Lost Wax Casted Ring

 I think that it is slightly ironic that our first post is not actually something that either Rachel or I made. The technique is Rachel's specialty, but the execution is her brother and my husband, David's. However, he is gracious enough to let us show case his idea and work. So here goes our first post...

The workspace: I (Rachel) was actually passed down a desk from David.  It has since become a full-time silversmithing desk and a full-time mess.  Propane torches, pliers, charcoal blocks, and metal are just a few of the items that inhabit this area.

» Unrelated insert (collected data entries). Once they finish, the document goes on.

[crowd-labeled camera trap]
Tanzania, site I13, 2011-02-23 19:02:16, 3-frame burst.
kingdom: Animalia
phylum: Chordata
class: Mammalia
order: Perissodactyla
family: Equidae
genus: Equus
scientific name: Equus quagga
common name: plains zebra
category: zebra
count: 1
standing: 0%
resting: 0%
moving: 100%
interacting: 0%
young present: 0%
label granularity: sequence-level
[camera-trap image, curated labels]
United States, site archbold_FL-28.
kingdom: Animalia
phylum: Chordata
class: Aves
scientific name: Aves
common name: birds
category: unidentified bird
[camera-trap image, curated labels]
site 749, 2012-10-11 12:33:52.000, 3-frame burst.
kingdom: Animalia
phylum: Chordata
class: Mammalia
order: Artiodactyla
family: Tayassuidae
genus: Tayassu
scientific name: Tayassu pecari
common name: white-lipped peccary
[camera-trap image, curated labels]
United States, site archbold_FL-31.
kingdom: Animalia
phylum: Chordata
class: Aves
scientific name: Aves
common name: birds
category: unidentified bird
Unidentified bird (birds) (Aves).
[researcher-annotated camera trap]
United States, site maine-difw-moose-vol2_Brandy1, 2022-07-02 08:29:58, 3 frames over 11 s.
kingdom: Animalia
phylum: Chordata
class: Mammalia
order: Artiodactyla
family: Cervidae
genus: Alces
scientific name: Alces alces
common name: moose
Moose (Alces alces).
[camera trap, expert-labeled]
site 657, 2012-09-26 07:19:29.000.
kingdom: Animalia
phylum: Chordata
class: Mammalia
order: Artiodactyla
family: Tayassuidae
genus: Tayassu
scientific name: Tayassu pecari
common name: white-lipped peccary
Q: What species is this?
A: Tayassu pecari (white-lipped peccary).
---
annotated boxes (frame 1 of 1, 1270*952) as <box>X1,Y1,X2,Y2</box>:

Wax casting elements: Lost wax casting is a technique that, in theory, is relatively simple.  One carves something out of wax, in this case, David carved a plain band, and made a mold of it using plaster.  I have respect for anyone with the patience to carve unique pieces out of wax.  It is a skill I have yet to master. I'd much rather saw, solder, and file silver. Anyway, I digress.  Once the wax piece is finished, a wax rod is melted to the bottom of the piece to make a tunnel for the metal to flow into.  The piece is then set in a metal tube (as pictured), plaster is poured on the top, the plaster sets, and then you burn out the wax.  Once the wax is completely burned away, a vacuum pump is hooked up to the underneath side of the porous plaster, silver is melted in a crucible (also pictured), and poured into the mold. And boom! Lost wax casted jewelry.

The design: David drew the following picture after a plain band had been casted, cooled, and sized. Next he had to implement his design through soldering.

In these next two pictures, David is soldering (I taught him :) ) different design elements (leaves and vines) to the plain, casted band.  Silver soldering is different than normal soldering in that, you use a propane torch, silver solder, pickle, and flux to solder pieces together.  The flame has to be constantly moving so you don't melt things on accident.

David gave me a stand with little clippies! It should make holding things into place while soldering much simpler.  

Almost done! Time to tumble the ring (shine and harden), antique, and polish!

The Final Product: A lost wax casted ring with leaves and vines and a little baby accent pearl!  A ring all for Nicole made by David all by himself.

It was a lot of fun and I enjoy being able to teach and share my skills with my brother. I hope you enjoyed a little insight into Lost Wax casting!